◆ **Work instructions**:
In the data below, substitute "green fringe trim" for every occurrence of "green ruffle trim" and reproduce everything else unchanged, leaving the pictures out.

◆ **Record list**:
━━━━━━━━━━━━━━━━

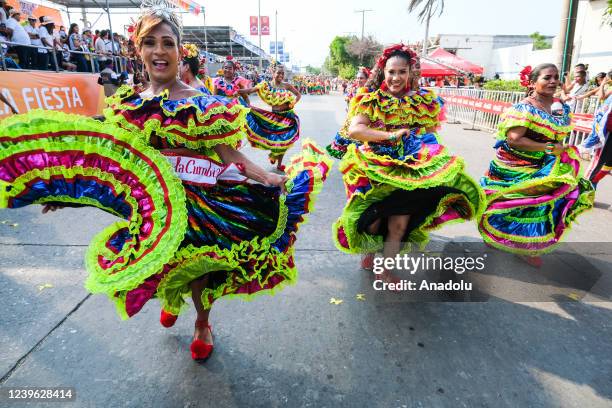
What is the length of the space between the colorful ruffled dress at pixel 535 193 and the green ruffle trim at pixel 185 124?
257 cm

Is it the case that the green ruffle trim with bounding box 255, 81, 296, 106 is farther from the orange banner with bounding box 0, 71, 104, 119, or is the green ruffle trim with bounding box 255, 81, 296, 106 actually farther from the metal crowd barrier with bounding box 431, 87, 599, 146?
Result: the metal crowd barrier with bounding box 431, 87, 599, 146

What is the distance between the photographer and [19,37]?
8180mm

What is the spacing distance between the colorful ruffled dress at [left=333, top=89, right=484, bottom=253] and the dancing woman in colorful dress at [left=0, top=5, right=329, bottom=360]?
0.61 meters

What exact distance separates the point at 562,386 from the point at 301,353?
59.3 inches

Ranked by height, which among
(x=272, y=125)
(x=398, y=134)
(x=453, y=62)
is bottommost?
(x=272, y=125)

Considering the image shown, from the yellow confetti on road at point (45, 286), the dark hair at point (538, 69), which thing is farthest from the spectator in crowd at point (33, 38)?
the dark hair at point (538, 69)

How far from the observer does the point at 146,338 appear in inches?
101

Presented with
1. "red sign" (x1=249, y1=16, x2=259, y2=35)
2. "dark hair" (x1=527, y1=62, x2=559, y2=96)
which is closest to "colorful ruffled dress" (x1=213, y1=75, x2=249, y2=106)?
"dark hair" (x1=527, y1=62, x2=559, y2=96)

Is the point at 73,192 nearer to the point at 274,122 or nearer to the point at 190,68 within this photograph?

━━━━━━━━━━━━━━━━

◆ **The reply**:
What is the length of the space between the colorful ruffled dress at pixel 535 193 and the green fringe trim at pixel 185 124?
257 cm

Is it the case that the green fringe trim with bounding box 255, 81, 296, 106 is farther from the orange banner with bounding box 0, 71, 104, 119, or is the green fringe trim with bounding box 255, 81, 296, 106 actually farther from the metal crowd barrier with bounding box 431, 87, 599, 146?
Result: the metal crowd barrier with bounding box 431, 87, 599, 146

What is the distance between the photographer and [19,37]?
8180mm

What is the spacing distance between the colorful ruffled dress at [left=333, top=89, right=484, bottom=253] and the dancing woman in colorful dress at [left=0, top=5, right=329, bottom=360]?
0.61 meters

What exact distance separates the point at 562,386 from the point at 301,353?
59.3 inches

Ranked by height, which among
(x=272, y=125)
(x=398, y=134)
(x=453, y=62)
is bottommost?
(x=272, y=125)

Considering the image shown, from the yellow confetti on road at point (45, 286), the dark hair at point (538, 69), which thing is farthest from the spectator in crowd at point (33, 38)?
the dark hair at point (538, 69)

How far from the observer does the point at 146,338 appear in inches?
101

Presented with
1. "red sign" (x1=249, y1=16, x2=259, y2=35)
2. "dark hair" (x1=527, y1=62, x2=559, y2=96)
which is closest to "colorful ruffled dress" (x1=213, y1=75, x2=249, y2=106)?
"dark hair" (x1=527, y1=62, x2=559, y2=96)

Is the point at 73,192 nearer to the point at 274,122 or nearer to the point at 190,68 within this photograph?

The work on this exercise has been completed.